▸ **Exercises**:
(a) In the bond flashcards, which Moody's ratings count as investment grade?
(b) Write the next part of the bond flashcards, picking up right after their final line.

Fin 4319-Record B8 Flashcards
When will a callable bond be called away?
how far the interest rate is below the coupon rate of the bond
What is out of the money?
there is a low probability of the callable bond being called.
What is deep out of the money?
there is a very low probability of the callable bond being called.
Who has the option to call a callable bond?
The issuer has the option to call so it’s not the investor. The issuer pays back the money earlier, and you the investor gets the money back earlier. It’s the bad for the investor because interest rates have fallen, and may have have reinvestment risk.
in general will a callable bond price be traded at a lower price or higher?
lower price
callable bond suffers from negative convexity
a
discuss behavior credit spreads in the business cycle
if you thought cycle is going to strengthen or weaken, how would you alter the duration of your portfolio or the credit risk of your portfolio (default free treasuries, or junk bonds).
what are Moody’s investment grade bonds?
baa and above are investment grade
what are Moody’s junk bonds?

▸ **Given information**:
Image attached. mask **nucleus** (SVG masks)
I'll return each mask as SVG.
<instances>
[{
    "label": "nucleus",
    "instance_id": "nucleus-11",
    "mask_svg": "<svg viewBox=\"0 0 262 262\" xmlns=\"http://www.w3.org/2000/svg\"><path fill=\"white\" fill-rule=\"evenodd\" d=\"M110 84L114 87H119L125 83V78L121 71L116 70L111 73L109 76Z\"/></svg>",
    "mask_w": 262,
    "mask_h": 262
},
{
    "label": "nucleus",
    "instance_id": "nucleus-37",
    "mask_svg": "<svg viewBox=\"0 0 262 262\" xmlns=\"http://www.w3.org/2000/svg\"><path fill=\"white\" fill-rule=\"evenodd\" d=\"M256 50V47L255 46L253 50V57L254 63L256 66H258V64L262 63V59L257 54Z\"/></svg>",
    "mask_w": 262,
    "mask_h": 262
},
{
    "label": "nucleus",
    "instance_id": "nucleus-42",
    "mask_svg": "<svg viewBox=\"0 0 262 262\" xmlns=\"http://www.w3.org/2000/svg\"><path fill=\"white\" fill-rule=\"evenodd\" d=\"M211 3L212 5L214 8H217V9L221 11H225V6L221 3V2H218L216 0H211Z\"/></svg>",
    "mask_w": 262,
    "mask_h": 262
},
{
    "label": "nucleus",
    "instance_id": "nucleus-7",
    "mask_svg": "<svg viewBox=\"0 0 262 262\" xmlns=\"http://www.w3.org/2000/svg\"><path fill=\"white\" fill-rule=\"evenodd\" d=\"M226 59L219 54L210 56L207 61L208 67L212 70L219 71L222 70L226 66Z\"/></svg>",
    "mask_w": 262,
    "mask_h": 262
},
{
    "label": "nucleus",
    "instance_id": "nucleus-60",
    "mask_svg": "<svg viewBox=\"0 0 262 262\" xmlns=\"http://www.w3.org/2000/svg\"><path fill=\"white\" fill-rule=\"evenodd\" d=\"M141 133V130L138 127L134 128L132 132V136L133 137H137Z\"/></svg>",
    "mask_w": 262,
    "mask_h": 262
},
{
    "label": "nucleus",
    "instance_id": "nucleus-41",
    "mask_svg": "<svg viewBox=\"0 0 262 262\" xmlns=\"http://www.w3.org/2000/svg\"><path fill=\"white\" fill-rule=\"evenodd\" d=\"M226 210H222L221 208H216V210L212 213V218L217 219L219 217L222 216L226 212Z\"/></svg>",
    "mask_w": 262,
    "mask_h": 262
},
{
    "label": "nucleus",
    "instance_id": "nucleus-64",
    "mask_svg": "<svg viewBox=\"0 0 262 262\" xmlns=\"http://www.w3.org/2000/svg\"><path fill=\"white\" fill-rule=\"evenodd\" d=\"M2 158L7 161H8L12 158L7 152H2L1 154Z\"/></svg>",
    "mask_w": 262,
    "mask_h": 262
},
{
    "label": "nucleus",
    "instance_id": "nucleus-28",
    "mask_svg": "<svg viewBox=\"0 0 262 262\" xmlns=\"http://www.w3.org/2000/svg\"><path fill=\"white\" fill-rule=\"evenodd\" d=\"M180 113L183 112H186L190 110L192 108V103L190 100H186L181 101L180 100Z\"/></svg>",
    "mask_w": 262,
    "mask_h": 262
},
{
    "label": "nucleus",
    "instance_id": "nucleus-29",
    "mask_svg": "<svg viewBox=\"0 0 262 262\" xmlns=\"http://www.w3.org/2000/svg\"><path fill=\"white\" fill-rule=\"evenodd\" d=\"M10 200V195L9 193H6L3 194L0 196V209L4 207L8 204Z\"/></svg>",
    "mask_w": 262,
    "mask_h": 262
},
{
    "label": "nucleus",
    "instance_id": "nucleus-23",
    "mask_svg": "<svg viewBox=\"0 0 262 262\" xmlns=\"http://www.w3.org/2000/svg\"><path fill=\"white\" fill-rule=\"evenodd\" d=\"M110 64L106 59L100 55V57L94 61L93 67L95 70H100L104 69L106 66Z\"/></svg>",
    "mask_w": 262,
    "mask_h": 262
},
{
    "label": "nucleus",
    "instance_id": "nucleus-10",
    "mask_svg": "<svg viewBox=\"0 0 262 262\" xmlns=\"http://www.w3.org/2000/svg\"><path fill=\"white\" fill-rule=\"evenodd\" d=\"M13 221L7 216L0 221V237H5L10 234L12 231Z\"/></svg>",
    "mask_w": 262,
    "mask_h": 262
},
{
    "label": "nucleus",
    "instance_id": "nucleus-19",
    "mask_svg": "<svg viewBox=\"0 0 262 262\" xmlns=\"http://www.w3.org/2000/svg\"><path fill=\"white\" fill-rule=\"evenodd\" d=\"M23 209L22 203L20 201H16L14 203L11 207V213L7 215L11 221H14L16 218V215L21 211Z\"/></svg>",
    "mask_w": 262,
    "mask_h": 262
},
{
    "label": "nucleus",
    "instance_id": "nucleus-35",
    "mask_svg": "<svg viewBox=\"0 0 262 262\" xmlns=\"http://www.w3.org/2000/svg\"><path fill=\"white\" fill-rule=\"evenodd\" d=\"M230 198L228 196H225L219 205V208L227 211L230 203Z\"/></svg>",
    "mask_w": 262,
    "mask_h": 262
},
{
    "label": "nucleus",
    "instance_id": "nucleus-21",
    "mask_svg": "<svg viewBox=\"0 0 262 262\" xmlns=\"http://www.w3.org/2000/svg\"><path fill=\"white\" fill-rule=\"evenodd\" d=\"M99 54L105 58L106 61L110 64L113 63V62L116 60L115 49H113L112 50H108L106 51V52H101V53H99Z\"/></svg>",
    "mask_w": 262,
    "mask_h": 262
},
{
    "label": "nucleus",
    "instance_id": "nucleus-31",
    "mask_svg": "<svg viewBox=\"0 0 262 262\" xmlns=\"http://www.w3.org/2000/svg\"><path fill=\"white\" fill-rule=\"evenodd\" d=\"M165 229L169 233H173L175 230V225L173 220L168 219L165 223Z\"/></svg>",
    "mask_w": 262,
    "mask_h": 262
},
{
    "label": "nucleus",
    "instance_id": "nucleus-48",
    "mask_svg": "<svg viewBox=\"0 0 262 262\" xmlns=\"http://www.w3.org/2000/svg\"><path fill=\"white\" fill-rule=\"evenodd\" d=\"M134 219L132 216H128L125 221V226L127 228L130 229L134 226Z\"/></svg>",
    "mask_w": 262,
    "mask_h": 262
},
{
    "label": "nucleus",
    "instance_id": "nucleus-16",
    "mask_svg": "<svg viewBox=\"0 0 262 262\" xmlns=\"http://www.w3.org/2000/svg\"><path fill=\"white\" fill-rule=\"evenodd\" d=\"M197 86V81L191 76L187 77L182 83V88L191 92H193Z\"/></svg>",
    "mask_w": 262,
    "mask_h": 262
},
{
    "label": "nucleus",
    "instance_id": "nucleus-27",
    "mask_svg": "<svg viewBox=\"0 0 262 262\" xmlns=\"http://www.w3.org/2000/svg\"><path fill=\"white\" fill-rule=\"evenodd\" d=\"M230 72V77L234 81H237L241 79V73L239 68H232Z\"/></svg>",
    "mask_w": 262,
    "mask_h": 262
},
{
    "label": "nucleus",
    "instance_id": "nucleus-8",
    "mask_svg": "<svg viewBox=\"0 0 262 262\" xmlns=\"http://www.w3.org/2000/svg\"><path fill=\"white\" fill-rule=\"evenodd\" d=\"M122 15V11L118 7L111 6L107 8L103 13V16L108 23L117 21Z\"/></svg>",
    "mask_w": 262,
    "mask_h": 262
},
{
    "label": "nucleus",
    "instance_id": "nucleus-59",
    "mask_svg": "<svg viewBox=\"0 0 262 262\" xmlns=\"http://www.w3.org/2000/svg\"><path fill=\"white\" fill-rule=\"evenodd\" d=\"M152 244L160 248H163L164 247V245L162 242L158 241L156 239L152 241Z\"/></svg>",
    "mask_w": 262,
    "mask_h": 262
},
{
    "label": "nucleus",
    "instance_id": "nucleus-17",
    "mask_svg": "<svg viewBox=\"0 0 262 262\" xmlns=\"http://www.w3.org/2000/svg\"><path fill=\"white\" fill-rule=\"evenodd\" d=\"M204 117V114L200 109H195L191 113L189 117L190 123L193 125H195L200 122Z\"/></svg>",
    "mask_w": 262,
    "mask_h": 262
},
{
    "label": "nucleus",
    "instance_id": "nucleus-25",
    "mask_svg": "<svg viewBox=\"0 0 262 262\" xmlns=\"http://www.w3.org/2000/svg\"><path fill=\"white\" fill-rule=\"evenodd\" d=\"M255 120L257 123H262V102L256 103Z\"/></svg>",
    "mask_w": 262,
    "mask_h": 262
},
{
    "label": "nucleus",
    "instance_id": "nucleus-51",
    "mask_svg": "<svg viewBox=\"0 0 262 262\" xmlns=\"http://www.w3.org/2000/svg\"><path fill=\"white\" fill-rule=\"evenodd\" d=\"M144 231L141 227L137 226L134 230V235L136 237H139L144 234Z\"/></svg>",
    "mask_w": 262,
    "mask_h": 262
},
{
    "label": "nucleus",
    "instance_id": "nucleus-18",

▸ **Responses to the tasks**:
(a) Baa and above.

(b)
below baa are junk bonds
what are junk bond mutual funds called?
high yield bond fund
why do mutual funds create high yield bond funds?
some financial institutions are required by law to only own investment grade bonds so they could be mispriced. the mutual fund companies package the junk bonds together to sell them to investors for high yield.
For a company to be allowed to issue a bond, the company had to be investment grade quality, so where did Junk Bonds come from?
Investment grade companies were downgraded, also referred as fallen angels.
What are the differences between new junk and old junk bonds?
New junk bonds have a lot of loan workout provisions written in the bond indenture (contract between bond purchaser and bond issuer. Everyone knows there’s a high risk of default so they create provisions in case they miss coupon payment.
What are PIK (payment in kind) provisions?
If the company has a bad quarter they will pay the junk bond investor with securities. This means you will automatically extend a loan to them for missing a coupon payment. If the company missed several coupons that would trigger a lawsuit.
what are loan workout provisions?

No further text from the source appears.